◆ Oefenopdrachten ◆
a) Welke twee organisaties gaven de term circulaire economie volgens de tekst over de geschiedenis van de circulaire economie een flinke boost?
b) Vervolg de tekst over de geschiedenis van de circulaire economie na de laatste zin.

◆ Tekstfragment ◆
Afval werd in deze tijd gezien als negatief en iets dat voorkomen moet worden. De ideeën uit deze tijd hebben alleen geen van allen geleid tot praktische oplossingen.
1985–2013: Periode van enthousiasme
Enthousiasme? Ja! In dit tijdsvak waren mensen enthousiast over het idee van circulaire economie. Ook in deze periode waren twee pijlers in het debat belangrijk.
Ten eerste, vanaf ongeveer 1985 ontstonden ideeën ten aanzien van de levenscyclus van dingen, en er ontstond dus ruimte voor het idee dat afval niet alleen maar negatief hoeft te zijn. Er kwamen steeds meer ideeën om de levenscyclus van dingen te verlengen, dingen te recyclen, gebruik te maken van afval (wat toen ook al urban mining werd genoemd), diensten te verlenen in plaats van producten te verkopen (wat toen dus ook al product-service-systems werden genoemd), en energie te gebruiken die vrijkomt bij industrie.
Ook werd duurzaamheid eind jaren tachtig steeds meer gezien als een kans om risico’s te managen, kosten te besparen, innovatie te stimuleren en de economie te laten groeien. Er kwam steeds meer bewustzijn dat alles met alles samenhangt. Hierdoor werd het denken over duurzaamheid, materiaalgebruik en afvalmanagement steeds complexer.
Echter, echt goede en concrete oplossingen of strategieën om met materiaalgebruik en afval om te gaan zijn in die tijd nog niet bedacht.
Ten tweede, er ontstonden pogingen om oplossingen voor te schrijven hoe om te gaan met materiaalgebruik en afval. Twee groepen mensen maakten hiervan gebruik: beleidsmakers van de overheid en bedrijven. Er werden allerlei rapporten en boeken uitgebracht die ingingen op het gebruik van materialen en omgaan met afval. Een bekende is bijvoorbeeld Cradle to Cradle van Braungart en McDonough (2002).
In al die rapporten en boeken werden verschillende terminologieën gebruikt, en er kwam behoefte aan een paraplu-concept dat al die ideeën uit die rapporten, boeken, en concepten zou kunnen vangen. De Ellen MacArthur Foundation in 2013 en het World Economic Forum in 2014 hebben de term circulaire economie een flinke boost gegeven, en de term werd in steeds meer kringen gebruikt als een overkoepelend paraplu-concept voor alle terminologie ten aanzien van materiaalgebruik en afvalmanagement.
2013– heden[i]: Periode waarin het concept op de proef wordt gesteld
Vanaf 2013 is de term circulaire economie dus bestendigd, en daardoor ontstond er ook meer ruimte voor kritiek en wordt de term en de implementatie daarvan op de proef gesteld.
Een onderdeel van dit debat zijn termen zoals recycling en downcycling. Er zijn geen goede manieren om hier echt onderscheid in te maken, en tegelijkertijd zijn er allerlei meetinstrumenten op de markt aan het verschijnen.

◆ Vastgelegde gegevens ◆
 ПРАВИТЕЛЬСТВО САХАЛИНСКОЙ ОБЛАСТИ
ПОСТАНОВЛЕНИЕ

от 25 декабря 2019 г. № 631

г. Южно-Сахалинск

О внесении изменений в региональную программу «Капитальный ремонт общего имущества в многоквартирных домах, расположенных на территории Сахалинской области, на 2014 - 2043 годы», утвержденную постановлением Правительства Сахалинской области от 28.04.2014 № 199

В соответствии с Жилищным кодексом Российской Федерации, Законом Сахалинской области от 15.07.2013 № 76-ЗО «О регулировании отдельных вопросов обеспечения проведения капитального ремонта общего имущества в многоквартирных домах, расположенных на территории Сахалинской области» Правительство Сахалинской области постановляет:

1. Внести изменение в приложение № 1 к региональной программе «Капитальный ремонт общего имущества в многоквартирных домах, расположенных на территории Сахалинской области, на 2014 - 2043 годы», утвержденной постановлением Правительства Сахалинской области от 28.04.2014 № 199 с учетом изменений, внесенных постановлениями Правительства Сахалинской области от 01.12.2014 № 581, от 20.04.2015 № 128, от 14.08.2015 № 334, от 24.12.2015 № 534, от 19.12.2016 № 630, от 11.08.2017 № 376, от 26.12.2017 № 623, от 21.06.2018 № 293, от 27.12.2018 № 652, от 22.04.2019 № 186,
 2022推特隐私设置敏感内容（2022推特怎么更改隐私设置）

◆ Antwoorden per opdracht ◆
a) De Ellen MacArthur Foundation (in 2013) en het World Economic Forum (in 2014).

b)
Een ander onderdeel van dit debat is de relatie tussen circulaire economie en energie. Sommigen vinden dat energie onderdeel is van circulaire economie of juist andersom. De relatie tussen duurzaamheid en circulaire economie is niet duidelijk (maar wel onderzocht door een andere onderzoeksgroep! Lees hierover meer in mijn blog ’12 overeenkomsten, 9 verschillen, en 8 type relaties tussen duurzaamheid en circulaire economie’).
De toekomst
Er zijn nog veel dingen die we niet weten over circulaire economie, en kansen voor onderzoek.
Er is onderzoek gedaan ten aanzien van de levenscyclus van materialen. De volgende stap is om verder te kijken dan een individueel materiaal, maar ook om de samenhang tussen verschillende materialen te onderzoeken. De complexiteit van levenscyclusanalyse moet meer erkend worden en onderzoekers moeten dit verder ontwikkelen. Er moeten ook meer kennis komen over het meten van circulariteit van een groep materialen (zoals een gebouw!). Aanstaande donderdag schrijf ik daar een blog over. Het blijkt nog helemaal niet zo eenvoudig te zijn om de mate van circulariteit van een gebouw te bepalen.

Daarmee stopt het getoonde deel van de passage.